Given that consumption-based pricing is a recent development, there isn’t a lot of data on how it will perform. There will be a steep learning curve for all gamers, said Emil Ephrem, CEO of Neo4j, another database provider with a consumption-based model.

“We don’t have answers in the downturn,” he said. “We’ll all be learning a lot over the next several quarters, and I think we’ll all get out of it smarter. Amazon Web Services was around in 2008, so they might have some data on it, but that’s it — nobody else has anything.”

Snowflake offers an early glimpse into the responsibility of consumption-based pricing

While Snowflake has shown that its pricing model has been exposed to the forces of economic downturn, it also provides a glimpse into the pricing model across the industry. On the earnings call, Wall Street analysts pressed executives for more information about the impact of spending cuts to gauge the sensitivity of the model.

Snowflake defended its data warehousing model — even though it took a heavy blow on its main competitor, Databriks, which focuses heavily on machine learning and data science, saying that kind of spending could be considered discretionary.

CEO Frank Slotman said in the earnings report that the types of workloads for the company’s core data warehouses “are not going anywhere.”

“It’s not optional,” he said on the earnings call. “They didn’t like, what am I feeling today? That, by the way, there are workloads like that, and that’s a lot more on the data lake side, where you basically have a massive repository of files. You might have the data of scientists who are just kind of fishing files out The lake and they try and decide to do some interesting things for it. That kind of thing is very appreciative, but that’s not the focus of our work.”

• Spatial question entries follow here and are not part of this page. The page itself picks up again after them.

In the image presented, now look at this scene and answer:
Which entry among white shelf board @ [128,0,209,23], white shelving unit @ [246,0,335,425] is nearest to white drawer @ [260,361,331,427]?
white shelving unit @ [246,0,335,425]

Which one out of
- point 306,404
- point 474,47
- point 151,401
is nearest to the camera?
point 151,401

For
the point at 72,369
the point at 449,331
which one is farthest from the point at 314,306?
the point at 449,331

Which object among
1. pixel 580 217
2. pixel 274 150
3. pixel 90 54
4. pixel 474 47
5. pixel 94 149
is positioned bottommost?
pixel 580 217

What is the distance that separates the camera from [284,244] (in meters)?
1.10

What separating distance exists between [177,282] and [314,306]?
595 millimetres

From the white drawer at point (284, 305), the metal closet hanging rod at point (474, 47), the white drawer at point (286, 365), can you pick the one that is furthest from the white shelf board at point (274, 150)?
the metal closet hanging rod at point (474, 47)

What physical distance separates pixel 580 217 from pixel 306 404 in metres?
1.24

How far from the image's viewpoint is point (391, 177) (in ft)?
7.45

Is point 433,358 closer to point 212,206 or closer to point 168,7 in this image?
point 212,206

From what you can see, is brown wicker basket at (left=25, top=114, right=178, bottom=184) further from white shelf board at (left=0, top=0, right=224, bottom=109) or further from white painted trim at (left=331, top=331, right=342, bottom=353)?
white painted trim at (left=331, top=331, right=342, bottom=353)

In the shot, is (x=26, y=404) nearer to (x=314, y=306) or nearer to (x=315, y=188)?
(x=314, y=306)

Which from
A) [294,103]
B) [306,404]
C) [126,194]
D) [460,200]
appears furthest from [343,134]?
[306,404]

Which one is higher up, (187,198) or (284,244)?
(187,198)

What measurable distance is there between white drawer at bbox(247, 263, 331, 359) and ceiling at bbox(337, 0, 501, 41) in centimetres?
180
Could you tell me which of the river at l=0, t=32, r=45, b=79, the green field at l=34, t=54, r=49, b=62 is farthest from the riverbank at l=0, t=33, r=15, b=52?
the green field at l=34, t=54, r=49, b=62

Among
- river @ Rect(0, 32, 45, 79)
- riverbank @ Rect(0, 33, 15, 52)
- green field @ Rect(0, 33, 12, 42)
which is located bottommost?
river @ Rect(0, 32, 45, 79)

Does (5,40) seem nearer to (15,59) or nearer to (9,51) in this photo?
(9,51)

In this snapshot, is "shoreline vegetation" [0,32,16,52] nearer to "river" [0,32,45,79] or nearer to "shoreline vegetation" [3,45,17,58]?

However, Snowflake is still investing heavily in machine learning and data science by launching new features to support the Python language and spending $800 million on a small machine learning startup called Streamlit. It’s an area where Databriks has traditionally been stronger, while Snowflake has thrived thanks to data warehousing and analytics.

“Our data lake architecture covers the entire journey, from raw data to predictive modeling, meta-analytics, and automated decision making,” Databriks CEO Ali Qudsi told Insider. “We see some of the most valuable data use cases in the latter. These projects aren’t discretionary, but are very strategic for organizations. So we’re seeing continued growth in our business thanks to that.”

However, there may be room for optimism about Snowflake, as it may offset lower spending among some key customers through increased use by other customers, Wood said.

“I wouldn’t condemn the model,” said Brad Zelnick, managing director of equity research in software for Deutsche Bank. “I would say that the most innovative and future-oriented companies are the ones using consumption models, whether it’s AWS, MongoDB, or Snowflake.

“The nature of the model is that if at some point a customer decides to adjust their consumption in some way, there will be a real-time impact on the income statement.”